Speaking of Health Care
Yes, I’m behind in my reading. That’s why I’ve just noticed that the October 2007 edition of Harvard Business Review includes a provocative article titled “Realizing the Promise of Personalized Medicine,” by which the authors, Mara Aspinall and Richard Maermesh, mean treatment tailored to an individual’s genetic profile. The argument for this type of treatment is that it will save lives and save dollars. It will save lives because it will shorten the trial-and-error process by which doctors try to find the best treatments for patients, trying this, trying that, in a process in which acutely ill patients may either die before an appropriate treatment is discovered or die from adverse reactions to the treatments tried first. It will save dollars because it will reduce the amount of money spent on treatments that don’t work at all for large groups of patients.
Sounds good. But what’s in the way? The authors identify four barriers: (1) the pharmaceutical industry’s historically successful blockbuster model for drug development, (2) a regulatory environment that devotes too many resources to phase-three clinical trials and too few to monitoring and assessment after a drug is approved, (3) a dysfunctional payment system that reward physicians for activity (completing procedures and prescribing drugs) instead of early diagnosis and prevention, and (4) physician behavior whose habits are rooted in the traditional trial-and-error approach.

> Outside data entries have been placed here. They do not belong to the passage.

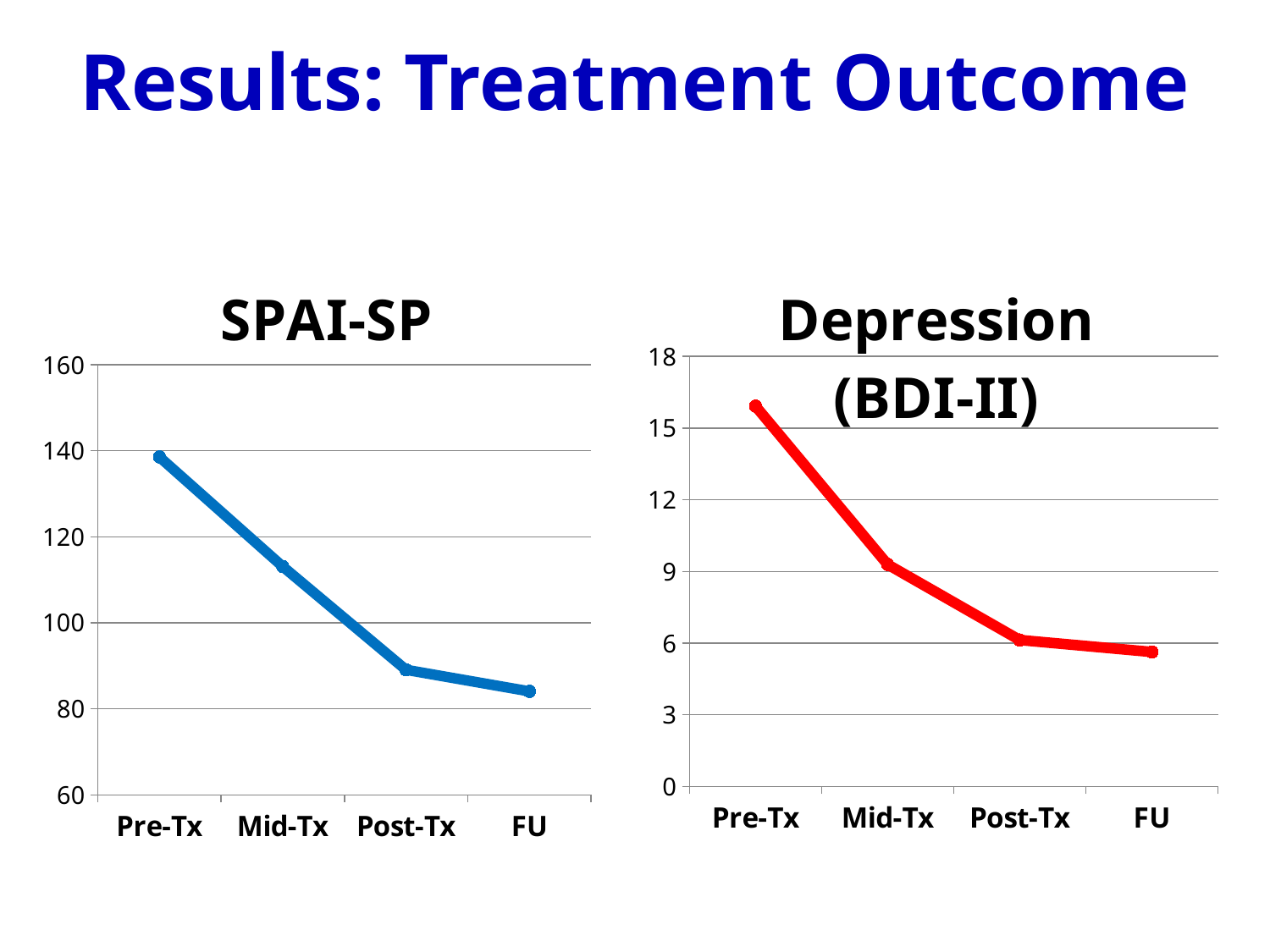
In the SPAI-SP chart, is the value for Pre-Tx greater or less than 120? greater What kind of chart is the SPAI-SP chart? line chart In the SPAI-SP chart, which time point has the lowest value? FU In the Depression (BDI-II) chart, which is larger, the value for Mid-Tx or the value for Post-Tx? Mid-Tx In the SPAI-SP chart, do the values rise or fall from Pre-Tx to FU? fall In the SPAI-SP chart, which time point has the highest value? Pre-Tx In the Depression (BDI-II) chart, is the value for Mid-Tx greater or less than 12? less In the SPAI-SP chart, how many time points are plotted along the x axis? 4 What colour is the line in the Depression (BDI-II) chart? red In the SPAI-SP chart, is the value for Post-Tx greater or less than 100? less In the Depression (BDI-II) chart, which time point has the highest value? Pre-Tx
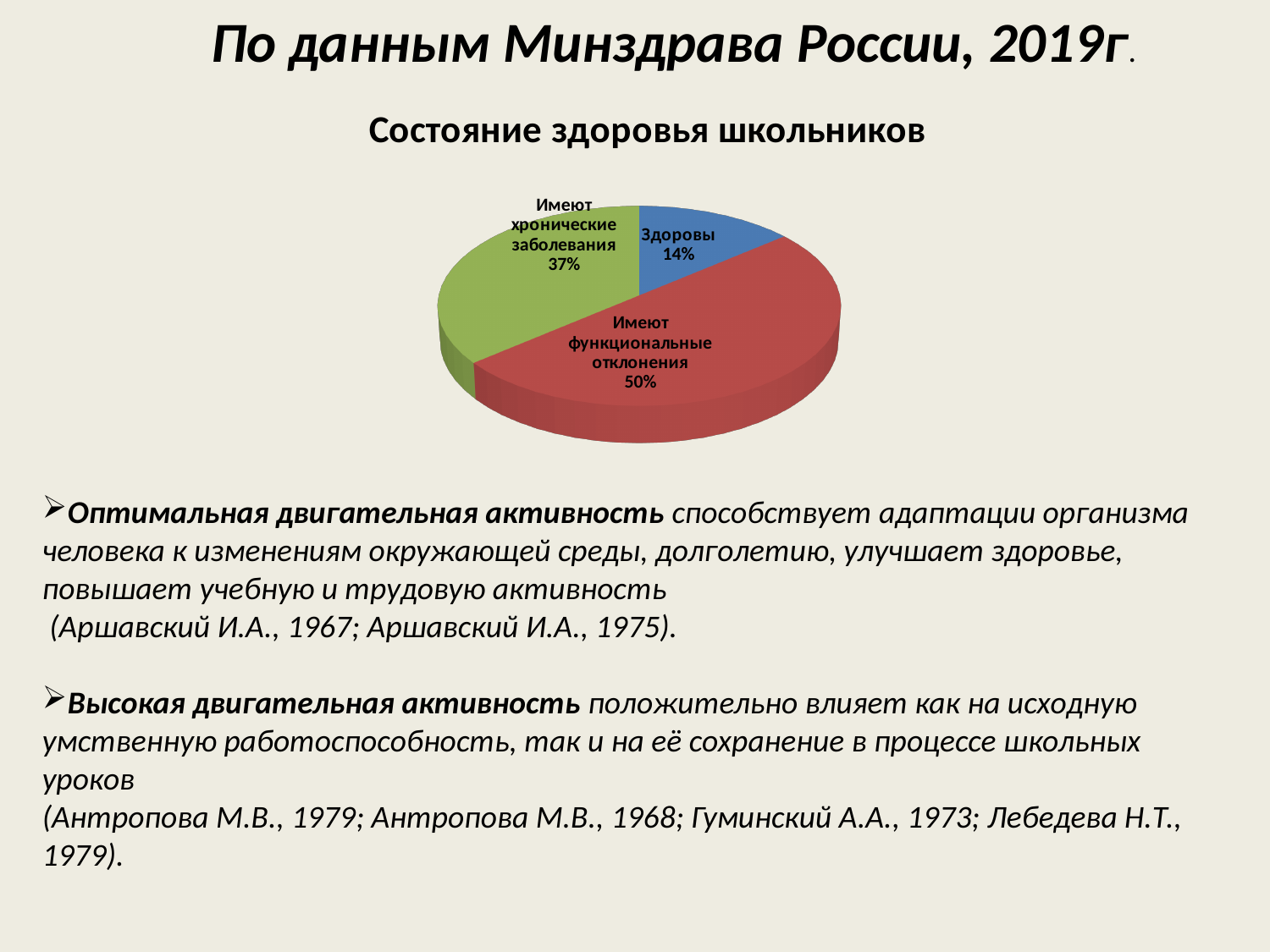
What share of schoolchildren are labelled 'Здоровы'? 14% Which category has the largest share of the pie? Имеют функциональные отклонения What colour is the slice for 'Здоровы'? Blue What is the difference between the share for 'Имеют хронические заболевания' and the share for 'Здоровы'? 23% What is the chart's title? Состояние здоровья школьников How many categories does the pie chart show? 3 What share of schoolchildren 'Имеют функциональные отклонения'? 50% Which is larger: the share for 'Имеют хронические заболевания' or the share for 'Здоровы'? Имеют хронические заболевания What kind of chart is shown on the slide? Pie chart What is the difference between the share for 'Имеют функциональные отклонения' and the share for 'Здоровы'? 36% What share of schoolchildren 'Имеют хронические заболевания'? 37% Which category has the smallest share of the pie? Здоровы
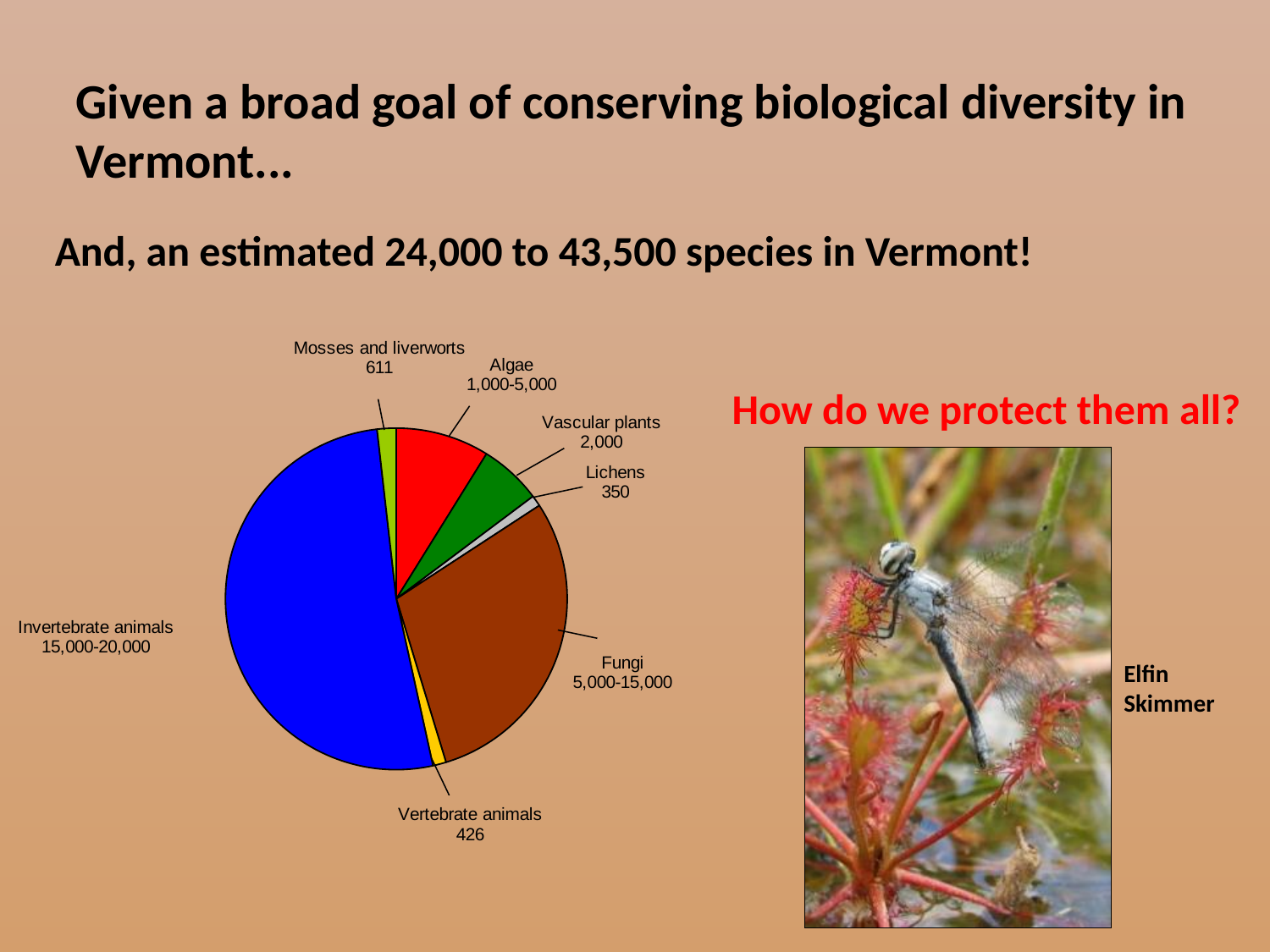
What range is shown for Invertebrate animals? 15,000-20,000 What value is shown for Vertebrate animals? 426 What is the difference between the values for Vascular plants and Mosses and liverworts? 1,389 What colour is the Invertebrate animals slice? blue What value is shown for Lichens? 350 What value is shown for Mosses and liverworts? 611 Which is larger, the slice for Fungi or the slice for Vascular plants? Fungi Which category has the largest slice of the pie? Invertebrate animals What value is shown for Vascular plants? 2,000 What range is shown for Fungi? 5,000-15,000 What kind of chart is shown on the slide? pie chart How many categories does the pie chart show? 7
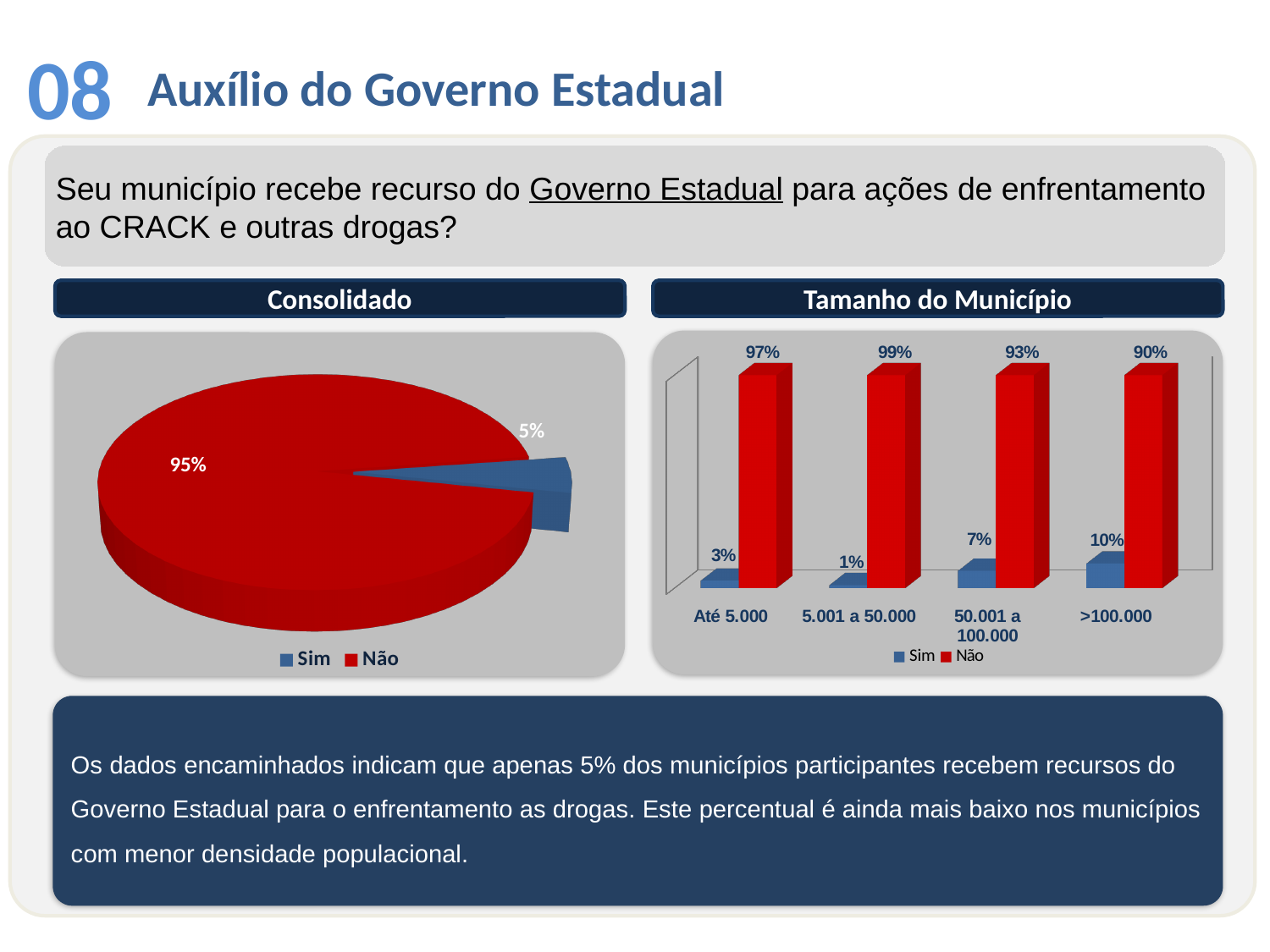
In the Tamanho do Município chart, what is the Não value for 5.001 a 50.000? 99% What kind of chart is the Tamanho do Município chart? bar chart What kind of chart is the Consolidado chart? pie chart In the Tamanho do Município chart, what is the difference between the Não values for Até 5.000 and 50.001 a 100.000? 4% How many series does the legend of the Tamanho do Município chart list? 2 In the Tamanho do Município chart, is the Sim value for 50.001 a 100.000 larger or smaller than the Sim value for 5.001 a 50.000? larger In the Tamanho do Município chart, which category has the highest Sim value? >100.000 In the Tamanho do Município chart, what is the Sim value for >100.000? 10% In the Consolidado chart, what percentage is shown for Sim? 5% In the Consolidado chart, what percentage is shown for Não? 95% How many categories are shown on the x axis of the Tamanho do Município chart? 4 In the Tamanho do Município chart, which category has the lowest Não value? >100.000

Overcoming these barriers won’t be easy. Look for the pharmaceutical industry to behave like the movie industry, which is also threatened by long-tail alternatives to producing blockbusters. Don’t count on regulators, already overstretched by the testing required to approve drugs to take on the additional burden of follow-up monitoring and assessment. Don’t count on physicians (and pharma, too) to reduce their income streams. Don’t count on physicians to change their habits or medical schools to adapt quickly to necessary changes in medical education. The authors suggest that these changes are possible. Me? I see a strong case for political, a.k.a., government intervention. I won’t deny that in the long run the market may sort this out. As Keynes noted, however, in the long run we are dead.
Posted: January 14th, 2008 under Economics, Health Care.
Comments: 2
Comments
Comment from Josh Hammond
Time: January 15, 2008, 9:44 am
The Republicans already have the label: socialized medicine. If there is little or no change in the Senate, kiss reform goodby.
Comment from Sasha
Time: January 15, 2008, 11:49 am
The Republicans call any regulation socialized medicine. And damn few of the voters even know what socialism is. There will be HUGE change in the senate. Check out the field especially those currently held Republican seats that don’t even have a nominee yet. Or Virginia and other similar states.